Ognuna di queste contiene esclusivi paradisi naturali e offre al turista piacevoli soggiorni al mare durante tutte le stagioni.

Molto ricca la fauna marina tropicale, diffuse le piante esotiche (si ricordano le buganvillee e le orchidee come fiori più caratteristici del luogo), paradiso per tante specie di uccelli, tutti aspetti rintracciabili non solo osservando l’ambiente circostante ma approfondibili in uno dei numerosi parchi naturali presenti sulle isole.

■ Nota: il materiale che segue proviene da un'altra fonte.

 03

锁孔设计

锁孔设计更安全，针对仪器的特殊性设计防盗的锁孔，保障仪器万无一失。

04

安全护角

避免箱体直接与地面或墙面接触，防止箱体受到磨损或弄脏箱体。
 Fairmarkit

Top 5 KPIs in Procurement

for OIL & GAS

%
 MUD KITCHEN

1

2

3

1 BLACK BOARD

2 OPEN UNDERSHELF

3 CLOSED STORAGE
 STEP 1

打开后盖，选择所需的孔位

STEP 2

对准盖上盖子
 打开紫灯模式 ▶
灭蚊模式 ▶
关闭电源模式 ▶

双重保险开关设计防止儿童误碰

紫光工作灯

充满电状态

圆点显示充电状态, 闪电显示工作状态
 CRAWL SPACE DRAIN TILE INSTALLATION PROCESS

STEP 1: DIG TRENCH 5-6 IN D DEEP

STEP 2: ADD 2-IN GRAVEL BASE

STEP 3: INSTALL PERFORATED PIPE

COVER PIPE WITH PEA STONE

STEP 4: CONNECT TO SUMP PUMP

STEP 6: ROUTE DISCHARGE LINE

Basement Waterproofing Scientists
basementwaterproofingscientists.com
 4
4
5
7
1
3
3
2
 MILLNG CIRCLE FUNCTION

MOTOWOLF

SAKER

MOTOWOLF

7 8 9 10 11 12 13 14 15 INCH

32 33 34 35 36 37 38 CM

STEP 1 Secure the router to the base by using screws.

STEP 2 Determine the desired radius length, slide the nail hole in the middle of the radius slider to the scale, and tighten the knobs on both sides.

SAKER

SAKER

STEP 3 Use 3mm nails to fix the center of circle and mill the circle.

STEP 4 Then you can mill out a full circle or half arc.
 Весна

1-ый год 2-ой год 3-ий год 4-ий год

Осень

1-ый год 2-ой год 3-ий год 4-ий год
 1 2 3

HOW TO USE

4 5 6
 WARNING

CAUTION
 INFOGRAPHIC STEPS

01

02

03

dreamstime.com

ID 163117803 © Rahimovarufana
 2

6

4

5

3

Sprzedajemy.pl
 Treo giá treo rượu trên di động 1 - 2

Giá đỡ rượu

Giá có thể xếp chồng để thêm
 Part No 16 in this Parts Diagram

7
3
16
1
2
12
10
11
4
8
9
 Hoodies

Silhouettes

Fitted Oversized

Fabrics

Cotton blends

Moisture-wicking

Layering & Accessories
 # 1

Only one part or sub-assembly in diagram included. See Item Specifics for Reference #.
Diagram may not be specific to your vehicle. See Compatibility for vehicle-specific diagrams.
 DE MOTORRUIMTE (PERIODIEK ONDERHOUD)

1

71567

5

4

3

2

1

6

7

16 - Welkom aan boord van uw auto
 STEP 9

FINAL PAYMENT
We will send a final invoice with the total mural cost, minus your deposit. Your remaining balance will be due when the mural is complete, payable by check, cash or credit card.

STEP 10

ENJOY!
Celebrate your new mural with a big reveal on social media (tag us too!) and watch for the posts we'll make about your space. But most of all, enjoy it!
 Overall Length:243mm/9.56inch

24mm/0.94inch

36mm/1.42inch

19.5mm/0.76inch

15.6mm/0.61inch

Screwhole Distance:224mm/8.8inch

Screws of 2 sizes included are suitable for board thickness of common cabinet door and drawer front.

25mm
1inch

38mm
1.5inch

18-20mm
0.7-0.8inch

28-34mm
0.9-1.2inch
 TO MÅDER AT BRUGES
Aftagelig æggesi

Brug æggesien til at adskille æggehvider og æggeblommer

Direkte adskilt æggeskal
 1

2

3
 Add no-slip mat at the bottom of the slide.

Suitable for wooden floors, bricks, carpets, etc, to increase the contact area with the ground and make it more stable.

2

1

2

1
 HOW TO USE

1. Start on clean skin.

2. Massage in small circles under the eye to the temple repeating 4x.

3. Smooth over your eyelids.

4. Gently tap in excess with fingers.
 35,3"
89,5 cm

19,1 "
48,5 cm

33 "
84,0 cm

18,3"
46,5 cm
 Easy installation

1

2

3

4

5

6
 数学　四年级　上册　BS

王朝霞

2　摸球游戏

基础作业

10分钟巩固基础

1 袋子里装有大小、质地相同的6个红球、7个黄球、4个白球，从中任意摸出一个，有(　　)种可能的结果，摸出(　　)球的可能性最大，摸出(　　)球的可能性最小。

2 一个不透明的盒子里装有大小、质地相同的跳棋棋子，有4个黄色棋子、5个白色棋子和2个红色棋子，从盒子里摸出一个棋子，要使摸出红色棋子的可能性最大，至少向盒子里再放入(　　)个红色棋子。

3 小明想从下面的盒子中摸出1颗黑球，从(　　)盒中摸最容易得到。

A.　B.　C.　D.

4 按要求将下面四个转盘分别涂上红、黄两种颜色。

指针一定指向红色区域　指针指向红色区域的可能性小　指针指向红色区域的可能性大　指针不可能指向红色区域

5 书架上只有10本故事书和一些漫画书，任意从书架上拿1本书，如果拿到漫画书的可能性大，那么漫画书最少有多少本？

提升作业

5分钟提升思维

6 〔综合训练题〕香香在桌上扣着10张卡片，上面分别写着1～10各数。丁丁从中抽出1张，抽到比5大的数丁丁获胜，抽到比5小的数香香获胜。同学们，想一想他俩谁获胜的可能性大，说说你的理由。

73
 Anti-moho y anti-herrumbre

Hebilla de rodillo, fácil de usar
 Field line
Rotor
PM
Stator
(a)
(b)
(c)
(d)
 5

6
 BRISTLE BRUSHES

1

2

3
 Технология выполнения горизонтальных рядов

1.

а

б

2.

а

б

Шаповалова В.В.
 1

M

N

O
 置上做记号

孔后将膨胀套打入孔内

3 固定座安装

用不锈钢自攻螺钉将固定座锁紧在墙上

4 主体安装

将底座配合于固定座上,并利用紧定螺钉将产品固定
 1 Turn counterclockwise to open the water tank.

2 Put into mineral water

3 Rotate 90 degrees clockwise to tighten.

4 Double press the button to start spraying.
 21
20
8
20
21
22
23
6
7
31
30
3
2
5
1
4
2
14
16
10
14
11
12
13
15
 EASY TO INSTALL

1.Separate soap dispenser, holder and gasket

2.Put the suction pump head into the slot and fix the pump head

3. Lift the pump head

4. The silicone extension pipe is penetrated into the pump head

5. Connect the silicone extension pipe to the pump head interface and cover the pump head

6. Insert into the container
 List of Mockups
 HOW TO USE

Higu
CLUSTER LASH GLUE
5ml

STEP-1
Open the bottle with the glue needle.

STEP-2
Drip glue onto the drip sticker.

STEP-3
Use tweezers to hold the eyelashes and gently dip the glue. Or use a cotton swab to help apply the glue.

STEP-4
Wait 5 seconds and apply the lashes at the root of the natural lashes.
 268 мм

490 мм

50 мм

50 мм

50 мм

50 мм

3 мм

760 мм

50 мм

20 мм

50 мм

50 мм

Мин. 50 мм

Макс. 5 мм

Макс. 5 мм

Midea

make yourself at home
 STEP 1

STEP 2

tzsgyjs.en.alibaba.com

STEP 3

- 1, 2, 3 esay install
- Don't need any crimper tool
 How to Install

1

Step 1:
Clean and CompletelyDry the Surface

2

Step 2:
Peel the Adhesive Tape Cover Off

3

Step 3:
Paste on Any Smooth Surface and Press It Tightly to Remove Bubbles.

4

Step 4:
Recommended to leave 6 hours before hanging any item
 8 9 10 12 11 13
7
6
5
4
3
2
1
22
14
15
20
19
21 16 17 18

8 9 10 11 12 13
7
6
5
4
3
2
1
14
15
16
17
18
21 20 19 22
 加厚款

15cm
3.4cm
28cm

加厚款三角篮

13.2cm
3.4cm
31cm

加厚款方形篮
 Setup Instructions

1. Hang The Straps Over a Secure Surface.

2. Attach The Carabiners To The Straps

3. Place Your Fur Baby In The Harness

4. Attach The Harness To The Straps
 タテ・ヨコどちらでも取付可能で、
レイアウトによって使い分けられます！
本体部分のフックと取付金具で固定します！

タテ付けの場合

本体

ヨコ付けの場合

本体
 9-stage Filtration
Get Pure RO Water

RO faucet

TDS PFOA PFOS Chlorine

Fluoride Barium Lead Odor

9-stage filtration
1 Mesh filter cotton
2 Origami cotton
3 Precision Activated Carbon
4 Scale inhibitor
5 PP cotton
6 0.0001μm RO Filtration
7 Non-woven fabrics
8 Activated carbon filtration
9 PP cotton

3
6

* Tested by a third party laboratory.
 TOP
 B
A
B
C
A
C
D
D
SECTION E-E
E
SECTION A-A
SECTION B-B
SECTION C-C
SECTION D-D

Grande e maggiormente popolata Fuerteventura, dichiarata Riserva delle biosfera, con le sue ampie spiagge di sabbia bianca, le acque cristalline, i villaggi di pescatori e un entroterra fatto di vecchie case coloniche dall’architettura caratteristica del periodo storico. Un suggestivo salto nel passato visitando il Monte Sacro, quello al quale gli aborigeni riconducevano misteriosi significati magici.

A seguire troviamo Gran Canaria con la dinamica città di Las Palmas, la sua incredibile varietà di paesaggi, calette e spiagge dorate, piantagioni di palme. Ideale per chi desidera una vacanza esotica e urbana allo stesso tempo.

Tenerife, ancora, oltre all’indiscutibile fascino del suo litorale, vanta ben due siti nominati Patrimoni dell’Umanità, la città di San Cristóbal de La Laguna nel 1999, capitale culturale e storica dell’arcipelago, e il Parco Nazionale del Teide nel 2007, luogo dall’importante valore spirituale per i Guanches, le antiche popolazioni indigene.

Insomma, luoghi d’incanto raggiungibili in volo dall’Italia in poche ore.